**Work request:**
Using the webinar announcement below, answer:
1. Which three universities does it name as having been hit by inter partes review petitions?
2. What is IP Shakti LLC focused on?
3. Where did Shawn Ambwani earn his BS in Mathematics?

**Document passage:**
University IP is in the crosshairs for inter partes and post-grant reviews … and some are coming out on the losing end.
Just ask tech transfer leaders at the University of Illinois, the University of Michigan, and Kyoto University. They are just a few universities who’ve been bitten by a growing squall of petitions for inter partes reviews that have been filed in the aftermath of the AIA’s passage. If it can happen to them, IT CAN HAPPEN TO YOU.
To combat the risks associated with inter partes and post-grant reviews, Technology Transfer Tactics has partnered with three world-class experts to provide the tools you need to arm yourself against these new and potentially damaging patent challenges. Please join DJ Nag, President of IP Shakti, Scott Eidson, Partner at Armstrong Teasdale, and Shawn Ambwani, COO of Unified Patents, for this critical and timely webinar:
Inter-Partes and Post-Grant Reviews:
How to Protect Your University IP
Our panel will provide you with:
- A solid understanding of the mechanics IPR (inter partes review) and PGR (post-grant review)
- Due diligence best practices to help avoid patent challenges
- How IPR is being used as a license negotiation tactic
- What technologies in your patent portfolio are most likely to be targeted
- Numbers and trends: Filings in 2014 and forecast for 2015
- A review of the universities that have lost patents due to IPR – and how they could have prevented the challenges
- Strategies to reduce the effects of IPR and PRG on early stage technologies and start-ups
- How to keep your TTO’s legal and patent budget in check in light of potential challenges
- Understand how the 11th Amendment immunity clause may work for state schools
- And much more…
Meet Your Program Faculty
Shawn Ambwani, Chief Operating Officer, Unified Patents. Shawn is responsible for running Unified’s operations, membership recruitment, and marketing. He is Chairman-elect of Licensing Executives Society US / Canada – High Tech Sector. Most recently, Shawn was VP of Licensing and Business Development at Intertrust Technologies, Inc., responsible for patent and technology licensing programs with over $500 million in revenue. Prior to that he served as EVP at Nextreaming and co-founded Envivio. Shawn has a JD and MBA from Boston University and a BS in Mathematics from UCLA.
Dipanjan “DJ” Nag, CEO and President, IP Shakti LLC. Dr. Dipanjan ‘DJ’ Nag is the CEO and President of IP Shakti LLC, an early-stage translation fund focused on medical devices. In 2013, IP Shakti launched two successful medical device companies and acted as an advisor for a licensing company, which went public in the U.S. DJ was previously the Executive Director, Office of Technology Commercialization at Rutgers University. Under his leadership Rutgers University ranked among the top 10 universities in 2011 for creating start-ups, according to the AUTM survey. Previously DJ was a Vice President at ICAP-Ocean Tomo, an intellectual property transaction firm. He concentrated on the private sale of biotechnology and life sciences technologies. Before that he was a Director at Ocean Tomo, an intellectual property merchant bank responsible for private sale, patent auctions, and valuation of intellectual property assets. He has been responsible for creating more than 30 start-up companies and executing more than 300 license agreements from university technology transfer.
B. Scott Eidson, Partner, Stinson Leonard Street LLP. Scott has a nationwide litigation practice focusing on complex intellectual property matters pending in state, federal and appellate courts. He has successfully tried multi-million dollar patent and trademark cases for Fortune 500 companies. These victories led Super Lawyers to name him one of the top IP litigators in Missouri and Kansas. Also recognizing his litigation skills, Washington University School of Law, Scott’s alma mater, invited him to serve as an adjunct professor. In this role, Scott teaches trademark litigation to upper level law students and LLMs. His numerous successes include defending companies against patent infringement allegations brought by license acquisition companies (patent trolls), and obtaining attorneys’ fees for his clients. As a registered U.S. patent attorney, Scott also helps clients (including many universities) manage their patent portfolios during prosecution and provides strategic advice pertaining to portfolio development and enforcement. At the U.S. Patent and Trademark Office, he has extensive experience representing companies in Inter Partes Review proceedings before the Patent Trial and Appeal Board and leads the firm’s Post Grant Review Group.

**Extracted data:**

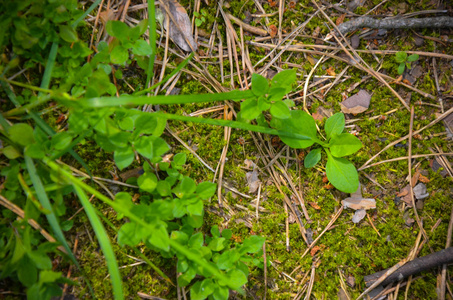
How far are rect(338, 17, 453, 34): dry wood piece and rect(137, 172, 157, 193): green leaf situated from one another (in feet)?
6.14

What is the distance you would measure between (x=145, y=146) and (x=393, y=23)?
2.18 m

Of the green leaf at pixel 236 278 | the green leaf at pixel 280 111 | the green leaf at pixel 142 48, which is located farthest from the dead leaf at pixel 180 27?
the green leaf at pixel 236 278

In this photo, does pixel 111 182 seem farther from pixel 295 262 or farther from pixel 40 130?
pixel 295 262

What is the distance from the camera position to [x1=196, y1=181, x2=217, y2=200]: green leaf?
1939mm

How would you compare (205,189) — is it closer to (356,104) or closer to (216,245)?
(216,245)

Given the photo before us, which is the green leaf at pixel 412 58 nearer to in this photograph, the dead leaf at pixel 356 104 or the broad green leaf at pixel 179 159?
the dead leaf at pixel 356 104

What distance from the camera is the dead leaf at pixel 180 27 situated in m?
2.28

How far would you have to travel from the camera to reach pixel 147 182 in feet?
6.39

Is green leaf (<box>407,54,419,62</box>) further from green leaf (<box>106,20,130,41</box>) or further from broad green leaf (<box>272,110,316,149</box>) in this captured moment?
green leaf (<box>106,20,130,41</box>)

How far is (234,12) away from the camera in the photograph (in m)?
2.37

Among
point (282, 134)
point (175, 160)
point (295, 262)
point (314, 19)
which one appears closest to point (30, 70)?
point (175, 160)

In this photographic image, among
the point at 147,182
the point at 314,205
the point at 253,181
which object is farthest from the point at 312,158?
the point at 147,182

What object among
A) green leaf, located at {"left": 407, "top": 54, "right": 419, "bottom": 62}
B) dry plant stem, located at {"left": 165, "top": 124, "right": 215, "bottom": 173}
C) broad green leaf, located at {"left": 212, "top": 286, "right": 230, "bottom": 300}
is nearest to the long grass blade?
broad green leaf, located at {"left": 212, "top": 286, "right": 230, "bottom": 300}

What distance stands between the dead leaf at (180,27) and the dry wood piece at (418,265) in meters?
2.22
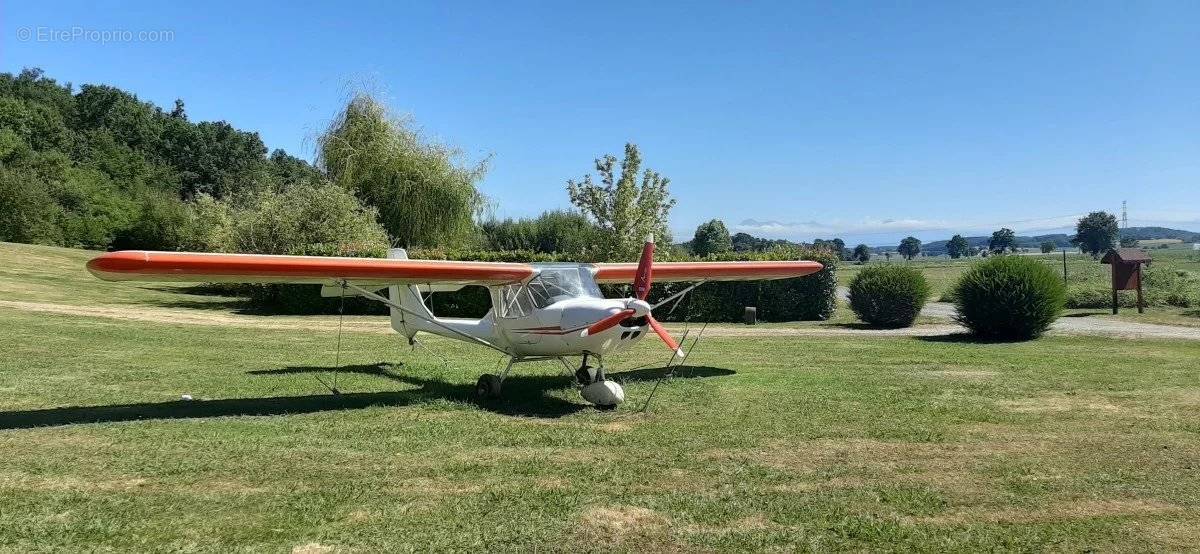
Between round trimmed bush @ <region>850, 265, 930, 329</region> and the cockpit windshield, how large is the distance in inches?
590

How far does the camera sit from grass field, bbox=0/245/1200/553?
5590 millimetres

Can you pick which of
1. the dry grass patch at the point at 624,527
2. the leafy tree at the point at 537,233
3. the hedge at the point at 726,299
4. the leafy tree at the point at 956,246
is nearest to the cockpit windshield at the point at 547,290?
the dry grass patch at the point at 624,527

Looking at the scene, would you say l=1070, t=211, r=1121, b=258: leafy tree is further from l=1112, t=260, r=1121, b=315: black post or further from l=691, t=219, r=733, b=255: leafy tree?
l=1112, t=260, r=1121, b=315: black post

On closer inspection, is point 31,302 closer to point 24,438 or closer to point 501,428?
point 24,438

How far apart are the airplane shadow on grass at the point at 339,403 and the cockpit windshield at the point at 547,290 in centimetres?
139

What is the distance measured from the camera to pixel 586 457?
7801 millimetres

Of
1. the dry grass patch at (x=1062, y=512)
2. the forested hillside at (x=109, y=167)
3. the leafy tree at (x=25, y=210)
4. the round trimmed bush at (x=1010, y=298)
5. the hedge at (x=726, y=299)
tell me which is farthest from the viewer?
the forested hillside at (x=109, y=167)

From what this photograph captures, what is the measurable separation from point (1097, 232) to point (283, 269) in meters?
170

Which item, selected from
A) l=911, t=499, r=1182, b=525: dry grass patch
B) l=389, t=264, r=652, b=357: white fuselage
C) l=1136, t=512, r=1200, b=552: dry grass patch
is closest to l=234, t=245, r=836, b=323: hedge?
l=389, t=264, r=652, b=357: white fuselage

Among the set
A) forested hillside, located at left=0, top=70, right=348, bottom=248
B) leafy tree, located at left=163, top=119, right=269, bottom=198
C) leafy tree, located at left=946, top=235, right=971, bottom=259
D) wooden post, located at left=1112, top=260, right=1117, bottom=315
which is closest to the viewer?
wooden post, located at left=1112, top=260, right=1117, bottom=315

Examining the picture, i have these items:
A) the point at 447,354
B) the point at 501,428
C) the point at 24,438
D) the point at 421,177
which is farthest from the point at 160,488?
the point at 421,177

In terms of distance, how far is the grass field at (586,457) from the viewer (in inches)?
220

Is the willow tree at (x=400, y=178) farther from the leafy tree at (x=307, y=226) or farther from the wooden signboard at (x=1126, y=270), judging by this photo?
the wooden signboard at (x=1126, y=270)

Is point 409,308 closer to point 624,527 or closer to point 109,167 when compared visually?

**Exercise response:**
1. The University of Illinois, the University of Michigan, and Kyoto University.
2. It is an early-stage translation fund focused on medical devices.
3. UCLA.